Time for another teaser excerpt from True Pretenses! (Remember, you can read the complete first chapter and pre-order the book here.)
In this scene, Ash has just met Lydia’s little brother.
*
It had been a long evening, Ash thought as he walked back into Lively St. Lemeston. A long evening of swindling on his own, for when it came to dealing with her brother, Miss Reeve didn’t have the faintest idea what to do. He understood that: brothers were difficult. Ash would have to handle it, that was all.
The invitation to re-pot a tree was a Godsend, because Lydia wouldn’t be there. It had taken far too much of Ash’s energy tonight to be glad for her that her brother had come to see her, and not envious.
Ash couldn’t remember ever being so envious of anyone.
But he was lucky, really. He’d lost Rafe, yes; but while he’d had him, Rafe had been the best brother possible, worlds better than anyone else’s. Jamie was a nice boy, and Ash liked him, but he would be no fun at all to tramp across England with and worse than useless in a swindle. He couldn’t even pretend to be polite for five minutes at a time.
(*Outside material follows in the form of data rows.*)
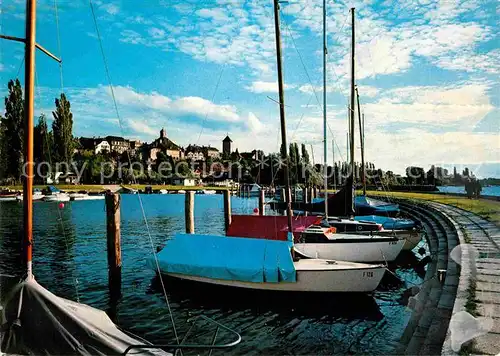 AK / Ansichtskarte Murten Morat Seglerhafen Kat. Murten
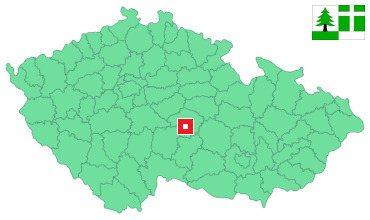 Mapa Krásná Hora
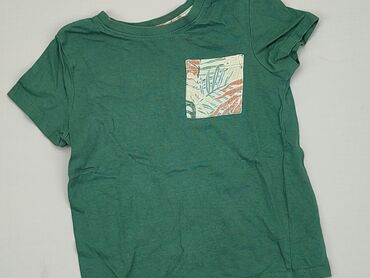 satynowa koszula zielona: T-shirt, Little kids, 3-4 years, 98-104 cm, condition - Good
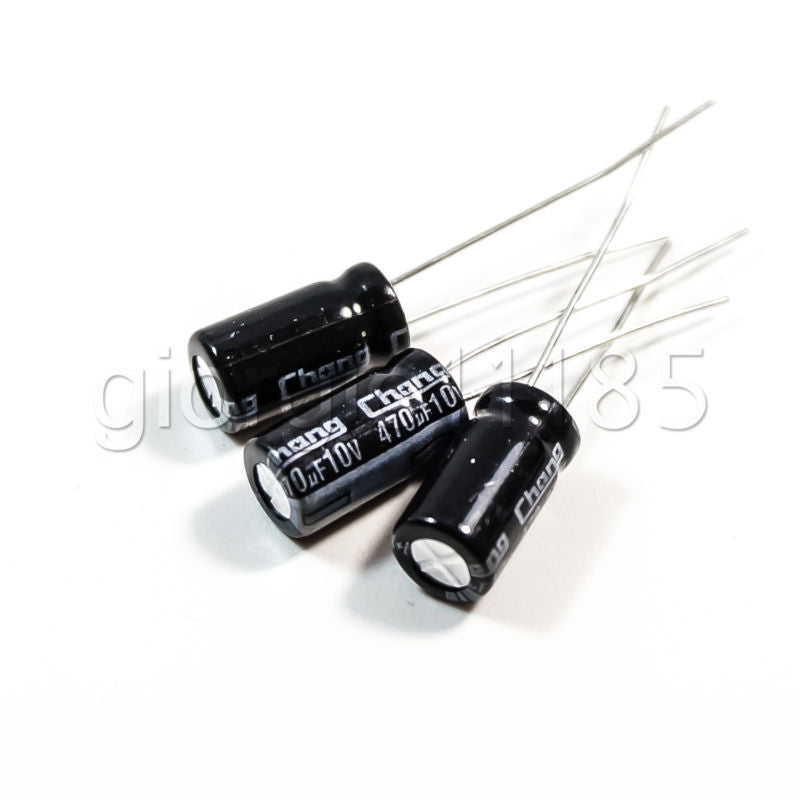 US Stock 50pcs Electrolytic Capacitors 470uF 470mfd 10V +105℃ Radial 6 x 12mm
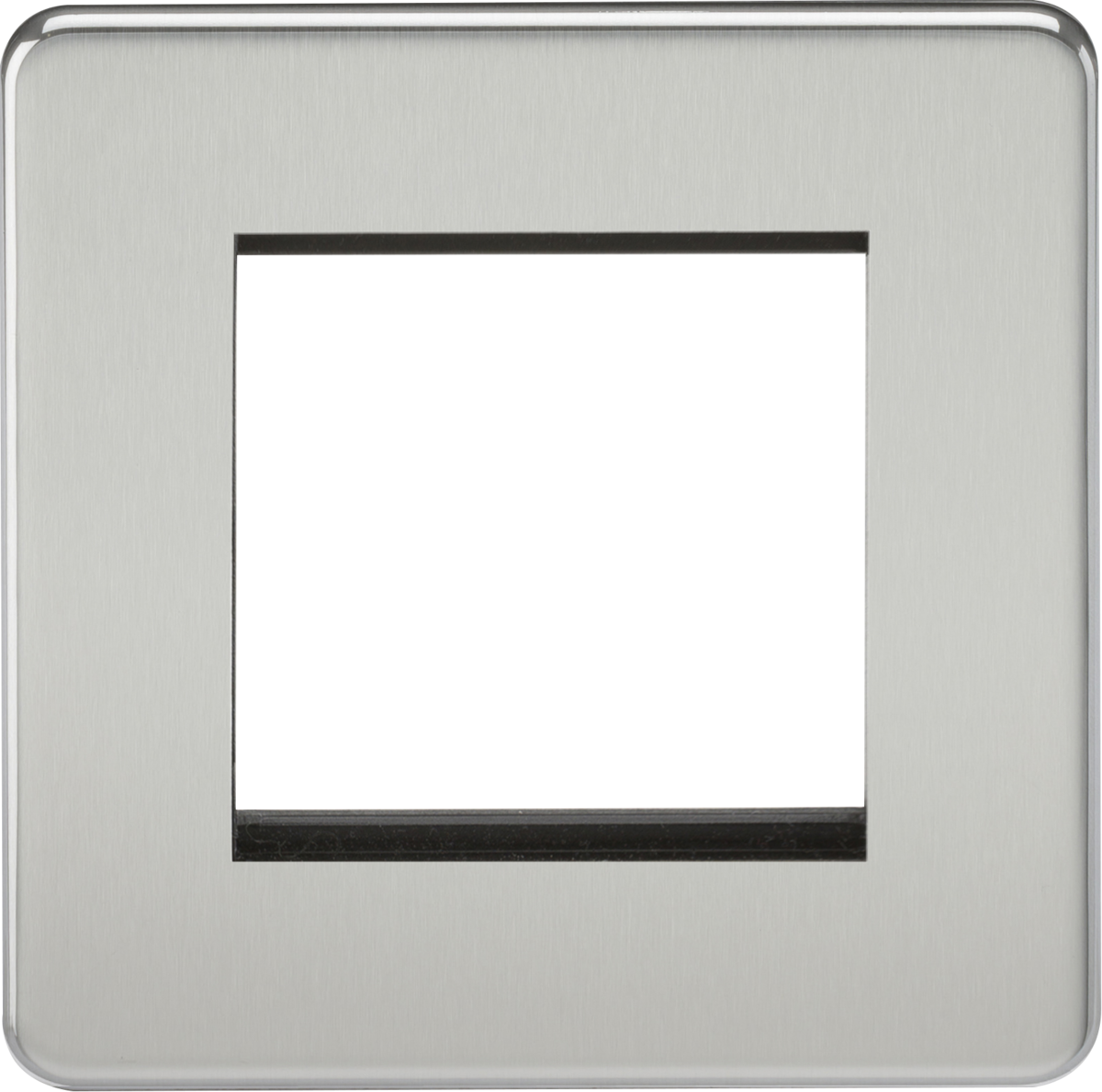 Knightsbridge Screwless 2G Modular Face Plate Frame Switch Socket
When the ladies left them alone after dinner, the young man had fidgeted silently, misery all over his chubby, good-looking English face. When Ash said, I must admit I’ve never much cared for port or cigars, Jamie had shot up out of his chair in relief. How could he share the cast of Miss Reeve’s features and her porcelain-doll coloring and entirely lack her finesse?
Shy people could be swindled, but it took longer, and pressing them was never shrewd practice. Maybe Ash should suggest postponing the wedding again.
He didn’t want to. He couldn’t sleep in the solitary silence of empty streets and thick interior walls. He’d been catching a few hours’ rest in the early morning, when carts started moving in the road below. He wished he liked to read, so he’d have something to do all night, instead of wasting a candle playing patience with a deck of cards he and Rafe had used for piquet, or lying awake looking for faces in the knots on the ceiling and wondering whether he should have told Rafe the truth sooner, or never told him at all.
For all Ash knew, he and Miss Reeve would have separate rooms even when they were married. How many rooms did the Dower House have? How rich did you have to be, exactly, before you didn’t share a bed with your wife? Miss Reeve had probably never shared a bed in her life. What if she hated it?
He put his hand up to his breast, feeling the reassuring crinkle of paper in his inner coat pocket. He hadn’t yet opened the letter she had written him. It was a simple trick, but an effective one. He’d used it as a child, keeping a boiled sweet in his pocket and telling himself he’d eat it when he was really hungry. As long as he had the willpower not to eat that licorice drop, he knew the pangs he was feeling must be bearable,and so he could bear them. Besides, it had given him a treat to look forward to.
So he took out the letter, looked at it and put it back in his pocket, thinking, I’m only a little lonely. If I were really lonely, I’d open it. He occupied the rest of the walk home in wondering what was in it. Poetry? A lock of hair? He’d like to have a lock of her hair, tied with a bit of ribbon. Sky-blue velvet would look nice against that satiny copper.
There was nothing wrong with swindling yourself a little, in a friendly way. He wondered sometimes if flats ever knew they were being swindled, and went along with it because it was better than no one paying them any attention at all.